Not so much a question but just wanted to share some things to look out for.
I should start by saying that overall by experience of ELK is good and I'm certainly sticking with it.
Just wanted to share a few details of things that I discovered the hard way.
Maybe these are already well known, maybe I should have read the docs more carefully..
Firstly - be aware that if you use the "system" module in metricbeat and just go with the default config - it outputs a LOT of data
By default I was outputting the main metricsets every 10 seconds
My indices were filling up with gigabytes of data every day.
That created all sorts of problems for my ELK stack trying to cope with the volumes of data and it was only somewhat later on that I eventually tracked down this to be the cause.

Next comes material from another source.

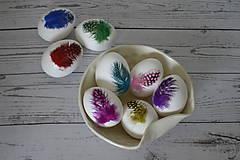Dekorácie - Kraslica Veselá perlička (Zelená) - 11636575_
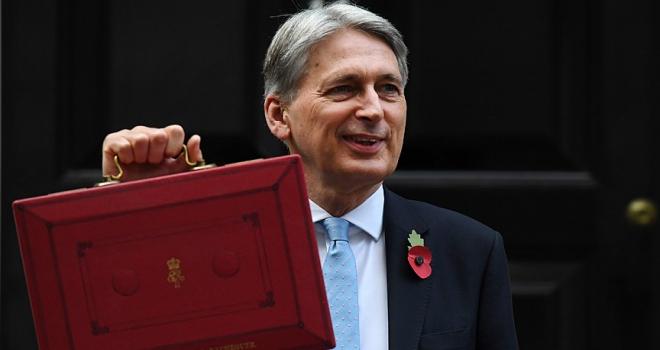 İngiltere Maliye Bakanı Philip Hammond: İngilterede kemer sıkma devri sona eriyor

I've changed the "period" value to be several minutes which is more that adequate for my purposes.
On a related matter
If you use beats (as I am doing) you may also end up, as I did, with a logstash config that basically duplicates your data
Following the docs for setting up beats with Logstash, I had a filebeat.conf file with an input section using the "beats" port, a filter section to process the data and an output section.
the output section contains a line which looks like the below
index => "%{[@metadata][beat]}-%{[@metadata][version]}-%{+YYYY.MM.dd}"
This line determines the name of the index that the beats data can be found in
Not knowing any better, I also had a logstash.conf file with an input section using the standard logstash port and a simple output section.
This was all working well - I was getting a "filebeat-" and a "metricbeat-" index in Kibana with all my data
what I didn't fully appreciate was that I was also getting a "logstash-*" index which contained an exact duplicate copy of all the beats data
This could be found through the console when you looked for it but it was essentially invisible.
Because I'm only interested in the beats data, the solution I came up with was to comment out the "output" section in the main logstash conf file
This has now stopped sending the duplicate logstash index, but does, correctly, keep sending the beats data as required.
I was also able to safely delete the backlog of logstash indices knowing that they were unnecessary duplicates.
I hope that someone finds this useful.